Data records
§

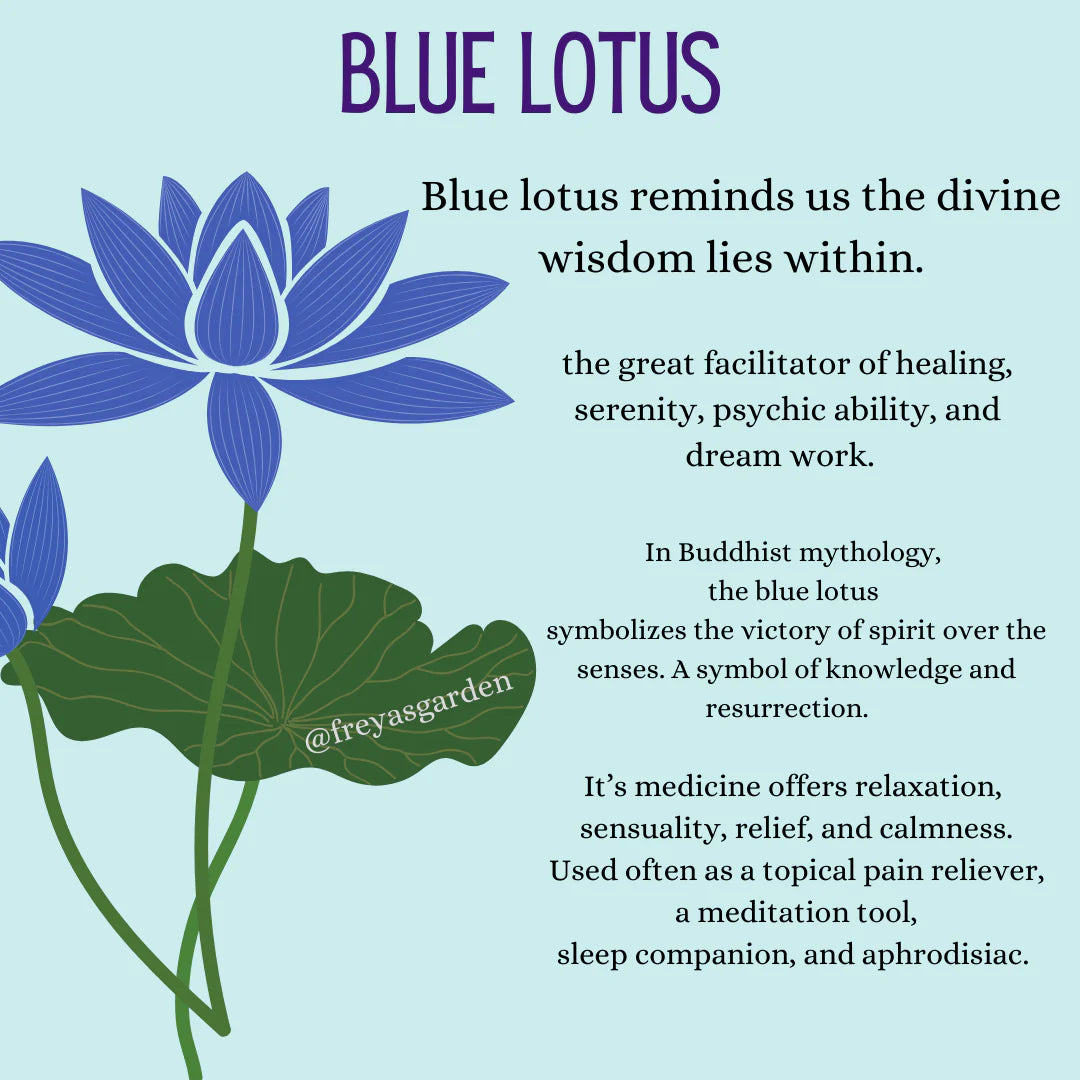 BLUE LOTUS

Blue lotus reminds us the divine wisdom lies within.

the great facilitator of healing, serenity, psychic ability, and dream work.

In Buddhist mythology, the blue lotus symbolizes the victory of spirit over the senses. A symbol of knowledge and resurrection.

It’s medicine offers relaxation, sensuality, relief, and calmness. Used often as a topical pain reliever, a meditation tool, sleep companion, and aphrodisiac.

@freyasgarden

§

● What to work on
Your output should be an exact copy of every line from the one containing "In Buddhist mythology, the" through the end of the records.

● Output of the task
In Buddhist mythology, the blue lotus symbolizes the victory of spirit over the senses. A symbol of knowledge and resurrection.

It’s medicine offers relaxation, sensuality, relief, and calmness. Used often as a topical pain reliever, a meditation tool, sleep companion, and aphrodisiac.

@freyasgarden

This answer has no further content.